(Given records begins)

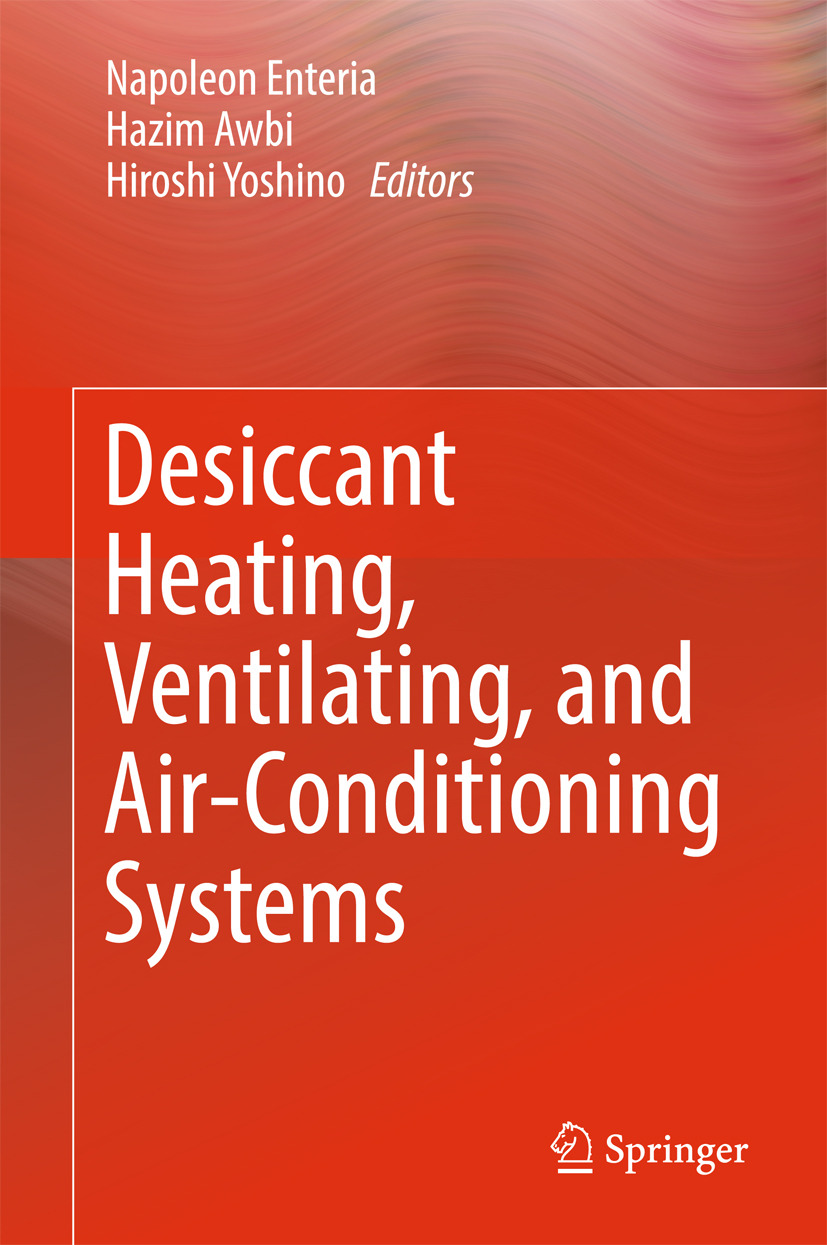 Awbi, Hazim - Desiccant Heating, Ventilating, and Air-Conditioning Systems, ebook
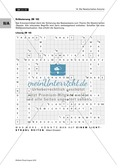 Die Newton'schen Axiome kennen lernen: ein Kreuzworträtsel Preview 2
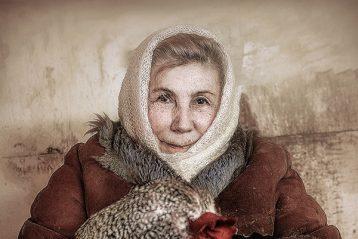 «Бабушка». Автор Арсений Чернигин, 13 лет. Поощрение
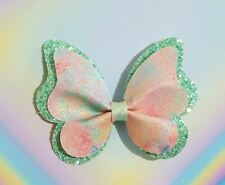 Butterfly Pinch Bow Plastic Hair Bow Templates make 3 inch bow
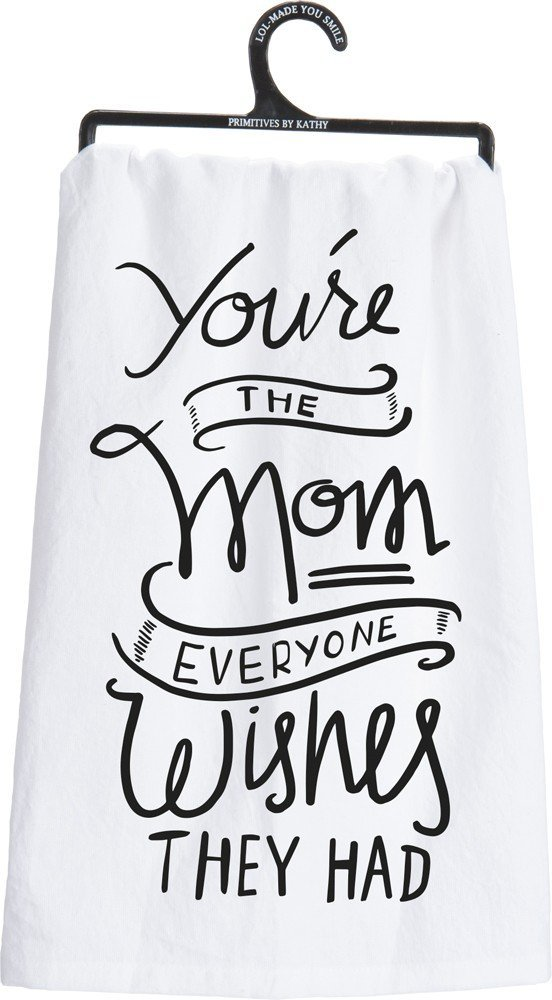 Cotton Dish Towel
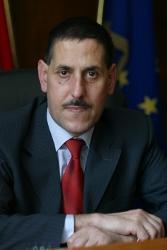 Константин Пенчев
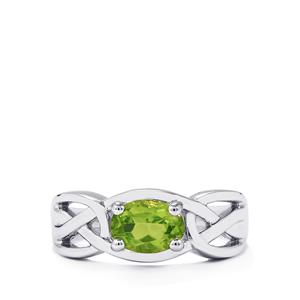 1.04ct Changbai Peridot Sterling Silver Ring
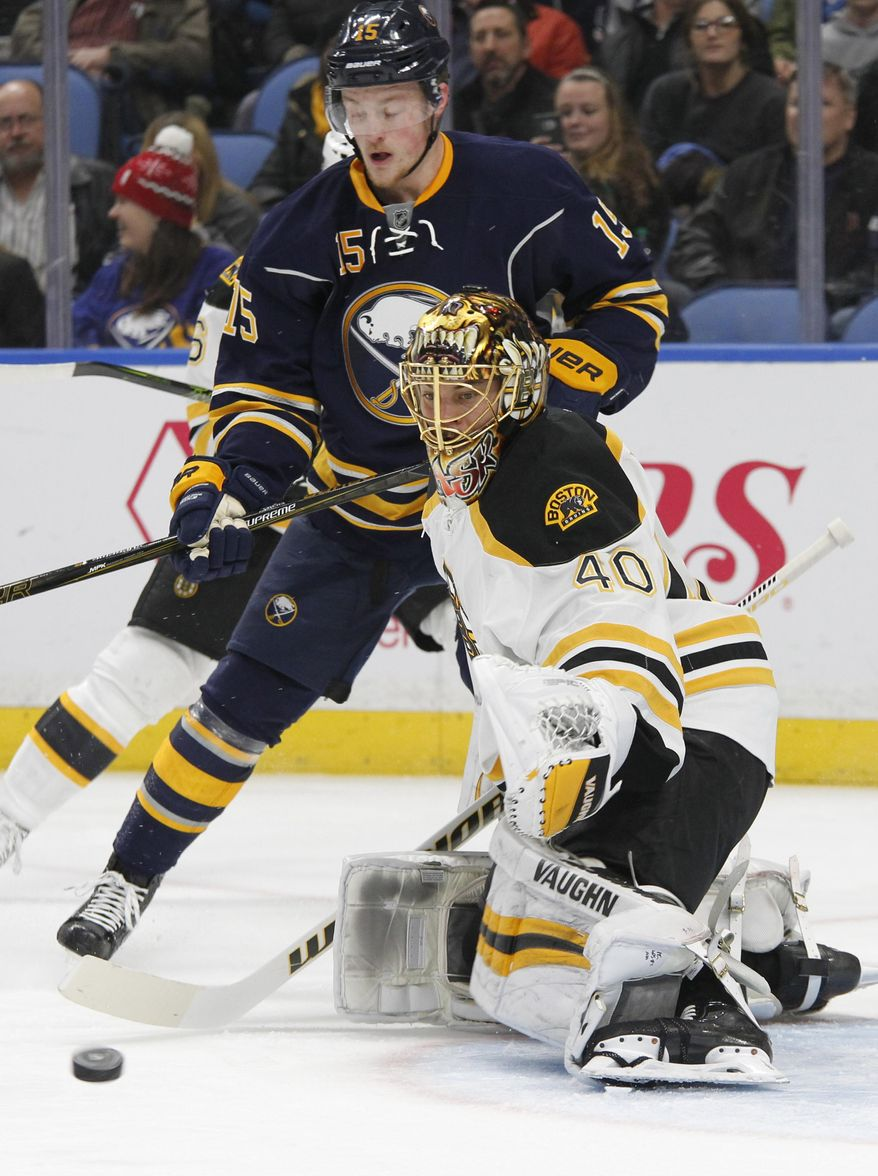 Buffalo Sabres forward Jack Eichel (15) is stopped by Boston Bruins goalie Tuukka Rask (40) during the first period of an NHL hockey game, Thursday, Dec. 29, 2016, in Buffalo, N.Y. (AP Photo/Jeffrey T. Barnes)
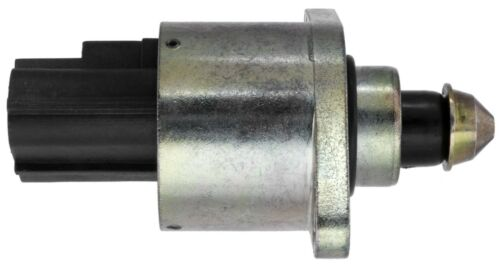 WELLS AC324 Idle Air Control Valve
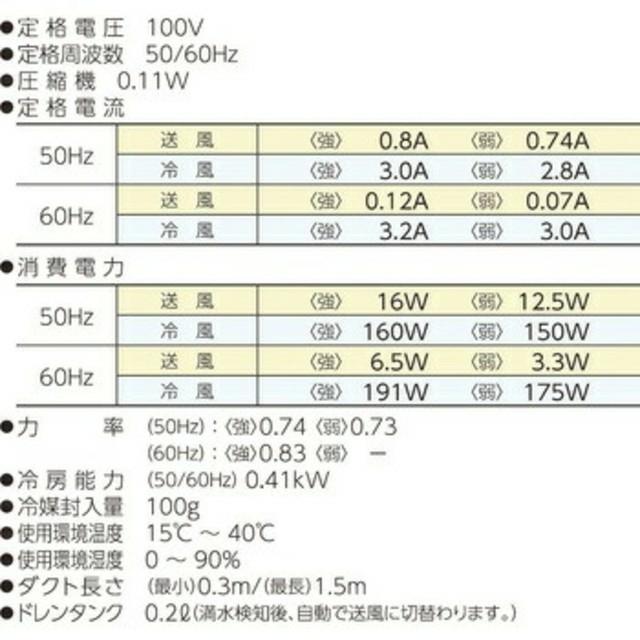 山善(ヤマゼン)の即発送可能!ポータブルスポットクーラー カンゲキくんYNC-A160 スマホ/家電/カメラの冷暖房/空調(その他)の商品写真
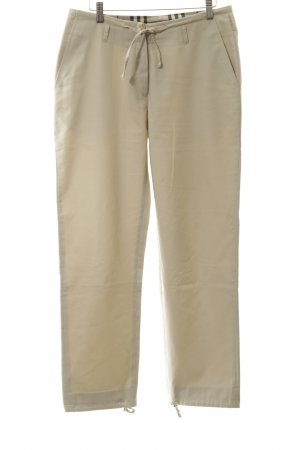Burberry London Karottenhose creme Casual-Look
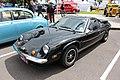1972 Lotus Europa Series 2 Special JPS (30482780453).jpg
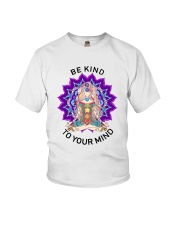Be kind to your mind Youth T-Shirt thumbnail
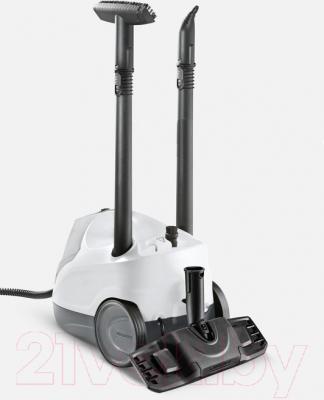 Пароочиститель Karcher SC 4 Premium (1.512-440.0)
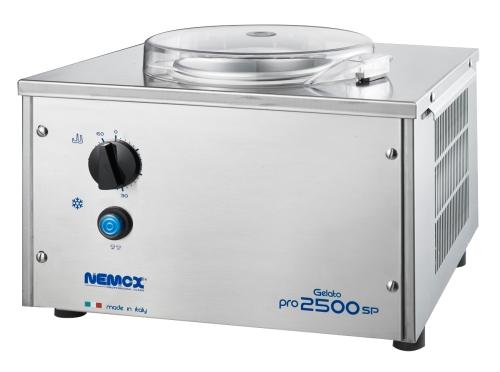 Nemox Pro 2500 SP FPMX0396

(Given records ends)

Work task:
Every line from the one containing "Cotton Dish Towel" through the final line of the records above is to be written out exactly; nothing else, and no pictures.

Answer to this exercise:
 Cotton Dish Towel
 Константин Пенчев
 1.04ct Changbai Peridot Sterling Silver Ring
 Buffalo Sabres forward Jack Eichel (15) is stopped by Boston Bruins goalie Tuukka Rask (40) during the first period of an NHL hockey game, Thursday, Dec. 29, 2016, in Buffalo, N.Y. (AP Photo/Jeffrey T. Barnes)
 WELLS AC324 Idle Air Control Valve
 山善(ヤマゼン)の即発送可能!ポータブルスポットクーラー カンゲキくんYNC-A160 スマホ/家電/カメラの冷暖房/空調(その他)の商品写真
Burberry London Karottenhose creme Casual-Look
1972 Lotus Europa Series 2 Special JPS (30482780453).jpg
Be kind to your mind Youth T-Shirt thumbnail
 Пароочиститель Karcher SC 4 Premium (1.512-440.0)
 Nemox Pro 2500 SP FPMX0396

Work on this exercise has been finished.